- Born: 29 January 1885 College Street, Carlow, Ireland
- Died: 6 June 1951 (aged 66) Clonskea Hospital, Dublin
- Occupations: Poet, actor, playwright

= Val Vousden =

Val Vousden or Bill MacNevin (29 January 1885 – 6 June 1951) was an Irish actor, poet, and playwright.

==Early life and family==
Bill MacNevin was born William Francis Maher MacNevin on 29 Jan 1885 on College Street, Carlow, he was later known by his stage name Val Vousden. His mother, Eliza Maher, was a teacher in St Joseph's National School. He debuted on stage in 1891 as Tiny Tim in A Christmas Carol in Carlow Town Hall, going on appear in small productions under the guidance of Julia Kelly. He was schooled in the local Christian Brothers National School and Mungret College, Limerick, before joining the Royal Engineers as a clerk in 1904. He left the Engineers in 1905, being discharged on medical grounds, going on to join a drama troupe which toured Ireland and England, performing under the name Bartley Hynes. He returned to Carlow in 1910 to appear in the Deighton Hall on Burrin Street in Penny Readings. He later produced a sketch, Art and Laughter, in the Town Hall. He left again to tour with Carrickford Repertory Company until 1914. Vousden joined the army in 1914 at the outbreak of World War I, serving in France and rising to the rank of Regimental Sergeant Major of the Welsh Regiment. He married fellow actress, Pearl O'Donnell, touring the country performing together. The couple had three daughters, Sheila, Mona and Patricia.

==Acting career==
Returning to Ireland, he joined Roberto Lena's company in Newbridge and then acted for a season with the Queens in Dublin, by which time he was using the stage name Val Vousden after 19th century Irish entertainer Valentine Vousden.
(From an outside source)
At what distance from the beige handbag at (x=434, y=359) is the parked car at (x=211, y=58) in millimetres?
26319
For the next three years he was with the O'Brien and Ireland Company, working with May Craig and Peadar Kearney. After the advent of radio broadcasting in Ireland, Vousden presented the first light entertainment show, being a regular contributor to Irish radio until his death. He taught elocution lessons in a number of schools and colleges. He wrote a number of plays, sketches, and poems published as a volume entitled Recitations, Monologues, Character Sketches and Plays, and wrote his autobiography, Val Vousden's Caravan. Vousden regularly acted as part of the Abbey Players in the Abbey Theatre. He acted in a number of films, including Irish Destiny (1926), Captain Boycott (1947), Odd Man Out (1947), and Uncle Nick.

==Later life and legacy==
Vousden died on 6 June 1951 in Clonskea Hospital, Dublin, and was buried in Glasnevin Cemetery. The 50th anniversary of his death was marked 9 June 2004 in the Carlow County Library.